In any case... Jessica Simpson, Jenny McCarthy, and pre-Fed Britney Spears are objectively hot. As long as they don't speak, of course.
Yeah, if I was in high school a few years ago, I would have wanted to take them to prom, get them pregnant in the back of my car and then be off to college, but ever since they became legal, they have been working their bag-lady look, and that just makes them look like, well... homeless drug addicts.
Sniff
Pam Anderson AND Jessica.
p.s. Where do I find an earpiece that reminds me not to glare uncontrollably at foolish people?? My self control is at it's peak lately.
but the high horse thing did make me laugh.
"So, what's been going on? Didja' miss me? Yeah, there's the Atlanta Illustrated stuff to read every week, but the Tornado is like that special place behind my bed where I cry at night when I can't make the centipedes in my brain stop screaming- the warmingly familiar intersection of torture and comfort.......... Not necessarily every week, but none of this once a month crap. So shut your mouth holes."
Our collective mouth holes are opened and ready for mama Dustybird to regurgitate some of that funny substance up for us all to consume. And please none of that once a month crap as we are quite hungry.
The Britney Vanity Fair cover made me laugh-thanks, I'd not seen it yet. When Demi Moore did a preggy belly cover, many years ago, it was a cool, hip gesture against body fascism.Britney has been told to do it by her PR people.
Are you going to do a Dusty commentary on Men who are Not Hot? Oh, pleeeeeease? Tom Cruise is just aching to be on THAT A-list!
Shirley in New Zealand
Aunt Bea Taylor....mmmmm....
dunderfunk.
anyway. you irked me. but not so much i won't keep coming back for more. and i loved the "waiter, there's an asshole in my soup" rant. it should be required reading in every restaurant.
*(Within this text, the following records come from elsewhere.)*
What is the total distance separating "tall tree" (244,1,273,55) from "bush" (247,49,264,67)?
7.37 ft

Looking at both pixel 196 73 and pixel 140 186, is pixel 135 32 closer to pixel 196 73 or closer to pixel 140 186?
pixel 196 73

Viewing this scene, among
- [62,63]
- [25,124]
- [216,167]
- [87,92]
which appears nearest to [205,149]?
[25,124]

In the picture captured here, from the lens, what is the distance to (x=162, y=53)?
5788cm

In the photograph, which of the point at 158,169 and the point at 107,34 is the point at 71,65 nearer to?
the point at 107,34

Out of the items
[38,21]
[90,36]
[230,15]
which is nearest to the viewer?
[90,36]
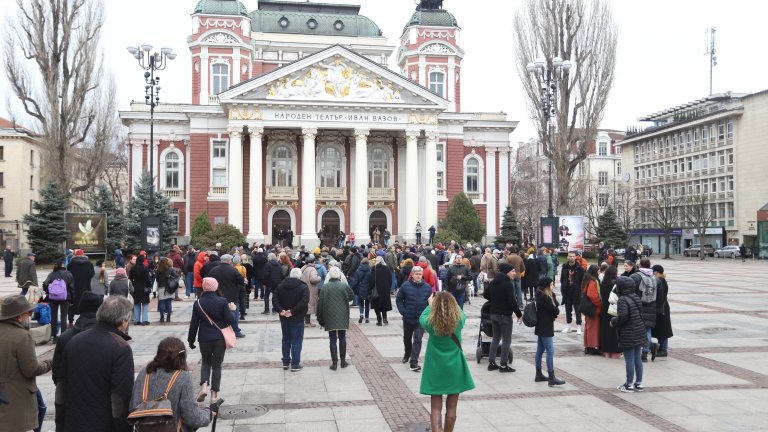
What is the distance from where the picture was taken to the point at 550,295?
10.0m

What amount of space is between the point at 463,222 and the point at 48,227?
→ 86.2 feet

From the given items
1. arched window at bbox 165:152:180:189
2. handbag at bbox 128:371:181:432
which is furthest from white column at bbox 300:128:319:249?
handbag at bbox 128:371:181:432

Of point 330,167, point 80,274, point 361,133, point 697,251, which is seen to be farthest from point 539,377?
point 697,251

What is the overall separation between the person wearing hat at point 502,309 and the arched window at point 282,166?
40361 millimetres

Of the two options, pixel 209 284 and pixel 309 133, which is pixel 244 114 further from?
pixel 209 284

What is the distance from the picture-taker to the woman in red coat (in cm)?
1198

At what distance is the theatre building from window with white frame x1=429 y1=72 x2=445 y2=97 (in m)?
0.10

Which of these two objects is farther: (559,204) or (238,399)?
(559,204)

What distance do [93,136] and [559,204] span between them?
34346 mm

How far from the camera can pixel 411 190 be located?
47562mm

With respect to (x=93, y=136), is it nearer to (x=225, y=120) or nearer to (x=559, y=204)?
(x=225, y=120)

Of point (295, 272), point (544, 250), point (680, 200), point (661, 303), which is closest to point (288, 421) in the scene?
point (295, 272)

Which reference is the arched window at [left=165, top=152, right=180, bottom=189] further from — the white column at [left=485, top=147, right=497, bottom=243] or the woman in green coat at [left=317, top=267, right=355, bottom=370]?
the woman in green coat at [left=317, top=267, right=355, bottom=370]

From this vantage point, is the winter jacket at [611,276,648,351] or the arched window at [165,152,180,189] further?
the arched window at [165,152,180,189]
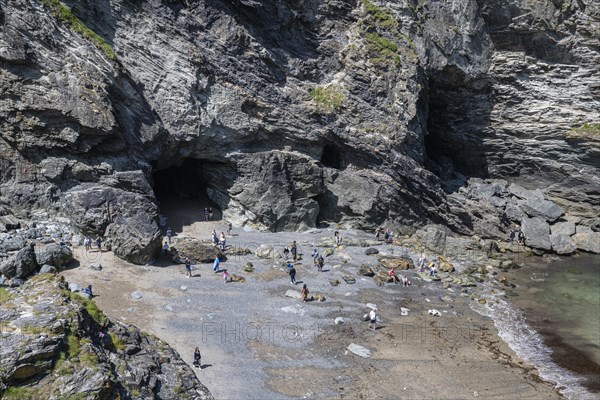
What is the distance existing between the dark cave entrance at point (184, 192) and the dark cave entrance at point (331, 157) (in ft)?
43.5

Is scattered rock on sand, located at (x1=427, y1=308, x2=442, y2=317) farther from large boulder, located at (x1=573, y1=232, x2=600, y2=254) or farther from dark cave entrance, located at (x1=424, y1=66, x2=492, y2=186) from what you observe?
dark cave entrance, located at (x1=424, y1=66, x2=492, y2=186)

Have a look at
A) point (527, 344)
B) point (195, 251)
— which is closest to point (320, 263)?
point (195, 251)

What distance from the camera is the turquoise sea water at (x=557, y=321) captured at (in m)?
28.5

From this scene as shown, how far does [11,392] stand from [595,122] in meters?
63.7

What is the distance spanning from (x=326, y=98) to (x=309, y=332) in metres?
28.1

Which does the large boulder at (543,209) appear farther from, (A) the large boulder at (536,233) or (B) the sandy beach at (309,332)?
(B) the sandy beach at (309,332)

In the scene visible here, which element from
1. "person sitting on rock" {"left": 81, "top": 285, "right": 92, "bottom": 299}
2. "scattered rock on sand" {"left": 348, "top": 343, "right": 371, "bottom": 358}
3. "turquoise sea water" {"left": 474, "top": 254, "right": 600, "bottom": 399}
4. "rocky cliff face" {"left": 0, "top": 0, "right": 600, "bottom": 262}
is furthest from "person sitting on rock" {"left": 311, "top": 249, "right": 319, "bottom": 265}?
"person sitting on rock" {"left": 81, "top": 285, "right": 92, "bottom": 299}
All she brings to the table is her collossal Latin ass . . . which explains why there is a special-ordered, double-wide chair at said table.
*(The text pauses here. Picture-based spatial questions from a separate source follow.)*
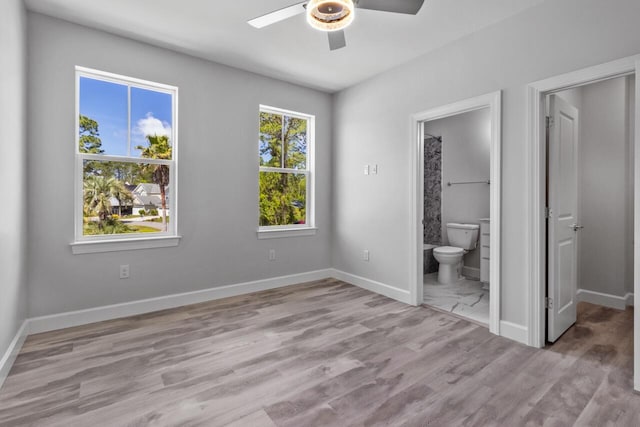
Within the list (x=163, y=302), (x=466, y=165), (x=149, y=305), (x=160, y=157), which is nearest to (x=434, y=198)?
(x=466, y=165)

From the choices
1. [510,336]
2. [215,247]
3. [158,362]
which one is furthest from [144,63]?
[510,336]

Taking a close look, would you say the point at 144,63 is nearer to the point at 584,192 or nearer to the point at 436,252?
the point at 436,252

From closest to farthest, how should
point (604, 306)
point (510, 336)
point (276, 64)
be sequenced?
point (510, 336)
point (604, 306)
point (276, 64)

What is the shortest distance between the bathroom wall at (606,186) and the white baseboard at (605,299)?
3 cm

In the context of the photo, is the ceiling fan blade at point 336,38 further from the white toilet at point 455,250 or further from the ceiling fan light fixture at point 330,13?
the white toilet at point 455,250

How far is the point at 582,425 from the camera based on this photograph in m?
1.63

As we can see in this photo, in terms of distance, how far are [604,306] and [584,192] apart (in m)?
1.22

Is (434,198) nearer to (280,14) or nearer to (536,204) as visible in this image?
(536,204)

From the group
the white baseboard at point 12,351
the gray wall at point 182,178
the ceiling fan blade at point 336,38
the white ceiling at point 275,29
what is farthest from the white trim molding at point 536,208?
the white baseboard at point 12,351

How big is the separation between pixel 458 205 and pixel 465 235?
53cm

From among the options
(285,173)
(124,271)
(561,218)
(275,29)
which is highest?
(275,29)

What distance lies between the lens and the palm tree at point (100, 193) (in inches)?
117

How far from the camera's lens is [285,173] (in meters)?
4.25

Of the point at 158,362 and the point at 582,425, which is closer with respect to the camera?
the point at 582,425
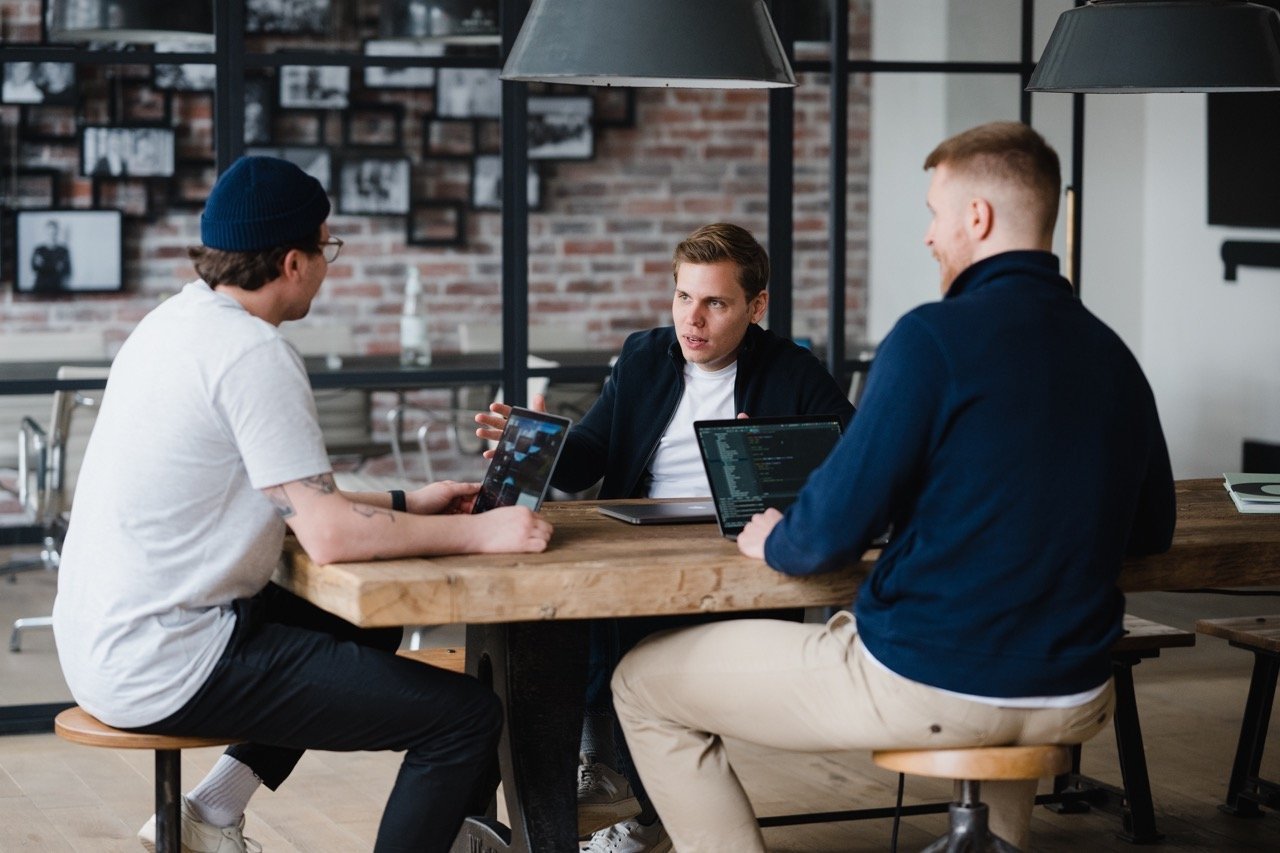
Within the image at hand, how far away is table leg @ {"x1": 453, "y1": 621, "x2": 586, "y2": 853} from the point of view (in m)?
2.65

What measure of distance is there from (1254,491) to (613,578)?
4.22 feet

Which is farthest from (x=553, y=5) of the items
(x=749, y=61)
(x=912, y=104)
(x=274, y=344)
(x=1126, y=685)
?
(x=912, y=104)

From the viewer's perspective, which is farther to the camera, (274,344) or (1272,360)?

Anyway . . . if it would be possible to put all the aforementioned not attractive women in a room with a really, really, really hungry lion, I'd be down to watch that. Especially when Paris starts trying to give the lion a hum-job . . . wait, what?
I meant to say I'm not attracted to them. I like plenty of them as friends...big fat hilarious friends.
p.s: You thought a man was hot and I laughed at you heartily and the Funyun fell out of my mouth and it was worth it you MANLOOKER!!!
Since I am a little older than you I will be glad to say those things about Paris Hilton, until you are old enough. Every time I see the media serve her up as "hot" or a "role model" I about bust a vein. I particularly liked it last week when Paris said she was "carrying on the tradition of Marilyn Monroe and Princess Dianna." I'll let her statement speak for itself.
By the way, when I travel I avoid Hiltons and stick with Marriott - just because of her.
Uma looks like she fell out of an ugly tree and hit every branch on the way down.